E tutto questo per fare cosa? Per cercare, nel silenzio che sente e che scruta, di guardare con gli occhi di Dio le persone che ci sarebbero arrivate lungo la strada. Traslazione questa, sottile ma dirompente per tanti ragazzi, del pregare di Ignazio, sulla scia del saper “cercare Dio in tutte le cose”.
Andare nelle frontiere
“Ovunque nella Chiesa, anche nei campi più difficili e di punta, nei crocevia delle ideologie, nelle trincee sociali, vi è stato il confronto tra le esigenze brucianti dell’uomo e il perenne messaggio del Vangelo, là vi sono stati e vi sono i gesuiti”.
Queste le parole che Paolo VI rivolse alla Compagnia nel 1974 e queste le parole che p. Michele Papaluca S.I. e p. Francesco Germano S.I. scelgono per siglare la parte conclusiva della giornata durante la Messa.

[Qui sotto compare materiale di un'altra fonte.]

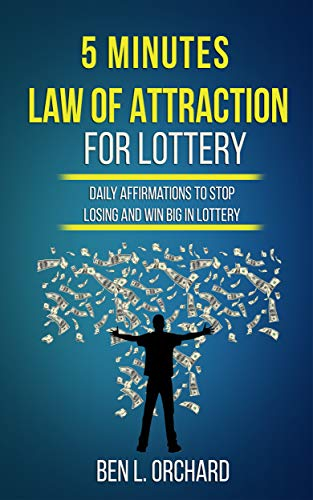 5 Minutes Law Of Attraction For Lottery: Daily Affirmations To Stop Losing And Win Big In Lottery (English Edition)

Ognuna delle persone, che ciascuno di noi aveva contemplato nell’esercizio fatto, non era solo un volto che ci saremmo portati nel cuore per il resto della giornata. Era una frontiera, la mia/nostra, personale frontiera che ci era stata affidata.
Analogamente, ogni giorno come ignaziani, al di là delle singole appartenenze, siamo posti all’interno di frontiere, piccole o grandi, che spesso sono rappresentate anche dall’Altro. “Altro” che andrebbe guardato “con gli stessi occhi di Dio”, proprio come ci suggeriva Jean Paul.
Come guardare “l’Altro”
Qui è l’attualità delle parole di Paolo VI, le quali non sono indirizzate solo ai gesuiti, bensì a ben vedere a tutti gli ignaziani, ai laici di ogni età e condizione, chiamati, in quanto tali, a vivere le frontiere a loro affidate, con la semplicità e il coraggio del proprio carisma. Un carisma che si snoda, sulla scia di Ignazio, innanzitutto, lungo l’esercizio del sentire il contesto e l’Altro per quello che è.

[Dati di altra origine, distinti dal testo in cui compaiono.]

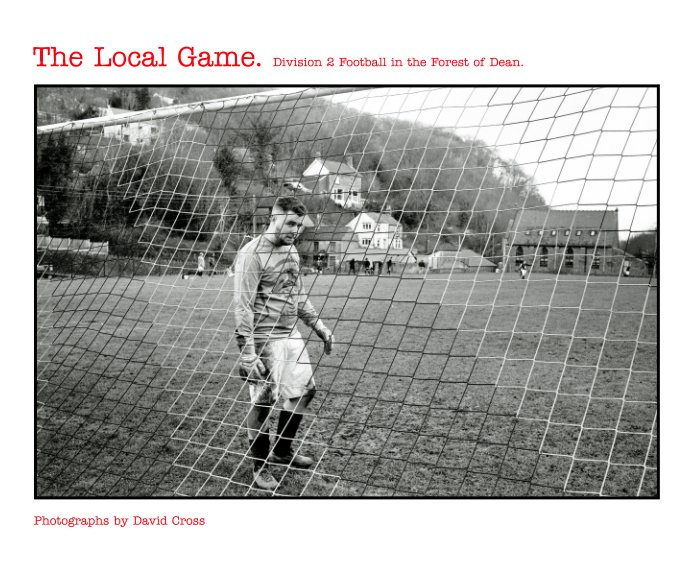 View The Local Game. by David Cross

Tornando a casa, riflettevo su quello che sarebbe dovuto essere “solo” un incontro dei movimenti giovanili ignaziani… Era stato davvero qualcosa di più? Senza dubbio era stato un andare alle radici della propria spiritualità. Ma anche – riflettevo – un rinverdire il messaggio da portare lì dove siamo posti, non solo singolarmente ma anche comunitariamente, sulla scia di quello che diceva Helder Camara:
“Se uno sogna da solo, il suo rimane solo un sogno. Se il sogno è fatto insieme ad altri, esso è già l’inizio della realtà.”